We're shown a level called The Plains, with an African savannah theme and a structure that's a straight, competitive race to the finish, picking up as many bubbles for points as you can along the way. There are giraffes whose necks raise the sackboys to higher levels when they stand on their heads, tip-dispensing monkeys, and a dangerous stampede of wheeled buffalo. Other levels, like the country garden level from the game's GDC unveiling last year, are more co-operative in design, with sections where players must help each other to surmount the obstacles. As an example of a different scale and style of level, we're shown a simple rope-skipping survival mini-game for two players.
One of the prinicpal rewards for playing through LittleBigPlanet's offline levels is to unlock new items to add to the "Pop-It" creation menu that appears as a glowing thought bubble, tethered to your sackboy. These include materials (physical properties), tools (pistons, pivots and so on), stickers (textures and decoration) and sackboy costumes. The latter will be many people's route into content creation with LittleBigPlanet; even if you're daunted by the idea of building anything, you won't be able to resist the urge to dress up your avatar. (We chose mirror shades, collar and tie, and pink, floral, Laura Ashley skin, since you ask.)
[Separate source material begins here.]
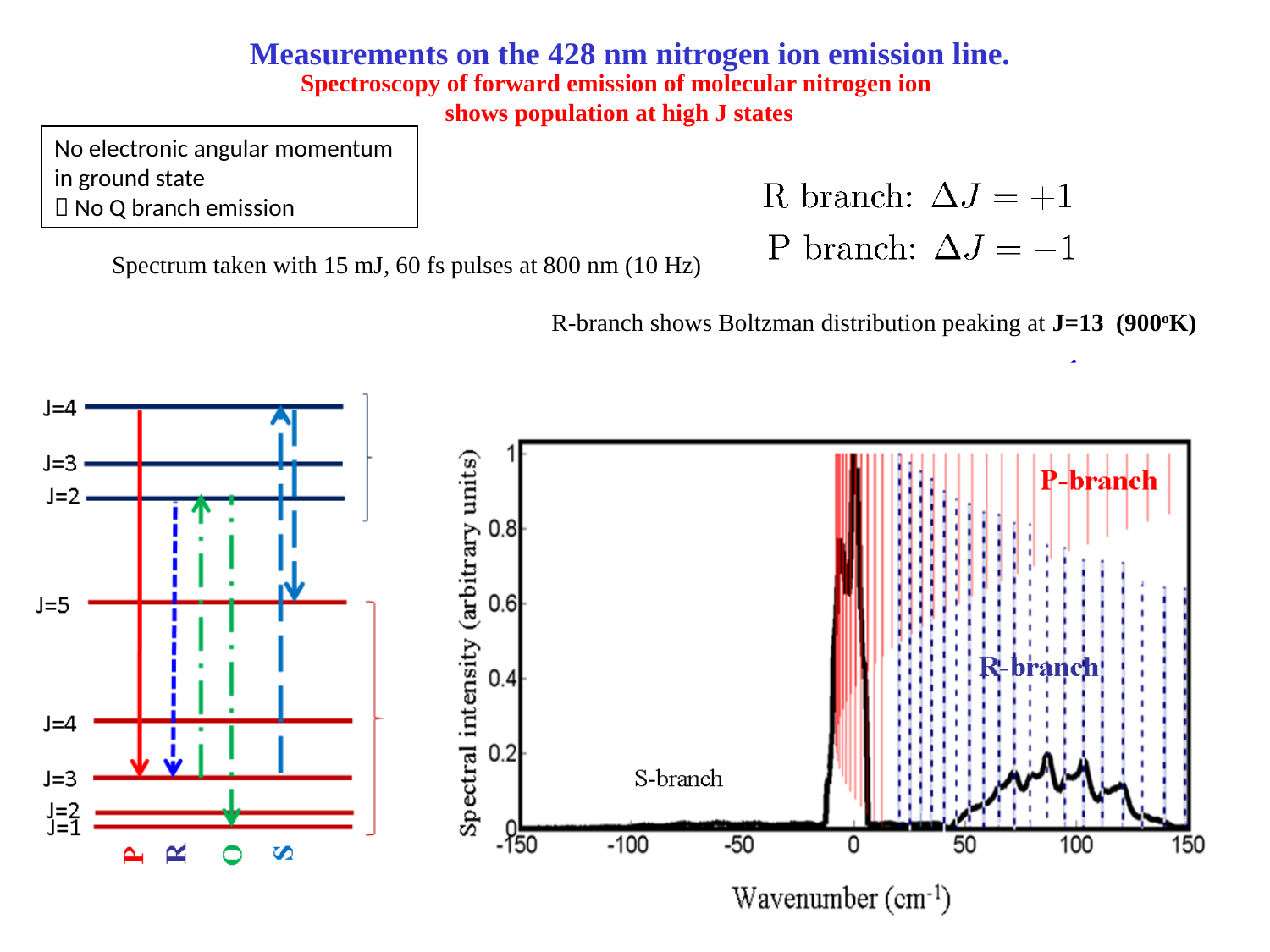
What kind of chart is the spectrum plot on the right of the slide? line chart In the spectrum chart, is the spectral intensity at -100 cm-1 greater or less than 0.2? less In the spectrum chart, which is larger: the spectral intensity at 100 cm-1 or at -100 cm-1? 100 cm-1 In the spectrum chart, is the spectral intensity of the tallest peak near 0 cm-1 greater or less than 0.8? greater In the spectrum chart, does the measured spectral intensity rise or fall as the wavenumber goes from 120 cm-1 to 150 cm-1? fall What is the lowest wavenumber shown on the x axis of the spectrum chart? -150 How many tick labels are shown on the x axis of the spectrum chart? 7 What is the label of the y axis of the spectrum chart? Spectral intensity (arbitrary units) In the spectrum chart, is the spectral intensity of the R-branch peaks near 100 cm-1 greater or less than 0.4? less In the spectrum chart, which is larger: the spectral intensity of the peak near 0 cm-1 or the spectral intensity of the R-branch peaks near 100 cm-1? the peak near 0 cm-1 What is the label of the x axis of the spectrum chart? Wavenumber (cm-1) What is the highest value shown on the y axis of the spectrum chart? 1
Puppeteering is another itch it's impossible not to scratch. Tilting the sackboy's head or hips around with the Sixaxis' motion sensors, waving its arms in the air with the right stick, emoting with the d-pad (you click through three levels of sad, happy, angry and scared)... it's the most flexible, immediate and instinctive form of self-expression we've ever seen in an avatar-based game, and it's got immense charm and entertainment value in itself.
We don't get as far as trying to build anything in-game, but can report that Pop-It is attractive, logical, simple and extremely fast. It speaks volumes that Media Molecule is using the game itself to make the game - although there are currently several layers of complexity to the editor that will be left out of the final release. A lot will depend on how easy it really is to utilise tools like pivots, pistons and switches to create mechanical devices and simple AI; you can clearly do a lot with a handful basic rules, but how intuitive will it be to work out which rule you need? Nonetheless, some of the simpler presentational tools are easy to imagine using to great effect, such as mouths that dispense text messages, and little ghetto blasters that, when passed, can change or build any musical track from Media Molecule's library.
Fundamentally, however, platform games have to be about the joy of motion above everything else, and that includes dressing-up, playacting and world-building. And this, happily, looks like it could be LittleBigPlanet's greatest strength. It's not as precise or involved as a Mario, but using the most basic controls imaginable it conjures up a joyful, elastic, tactile momentum that brings an instant smile to the face, and works perfectly with the impressively consistent and fun physics. There's an immediate and deep-seated pleasure to be had from the simplest interactions in LittleBigPlanet's world - something that, along with its quirky, homespun looks, reminds us very strongly of Katamari Damacy.
At times over the last year, LittleBigPlanet has sounded too clever for its own good - too clever, at any rate, to be the PS3 smash hit Sony wants it to be. Don't be misled; it's one of the simplest and most appealing propositions we've ever sat down in front of. It's 21st century Lego.
It's going to be fascinating to watch LittleBigPlanet go head to head with that other poster-boy for the community-creation age, Spore, when they both release this September. Spore might be more successful by virtue of its platform and pedigree, but at the moment, the PS3 game looks the more coherent, consistent, easy to grasp, rewarding and just plain lovable. It may not be the biggest PS3 release this year, but one thing's for sure, it's absolutely the most important.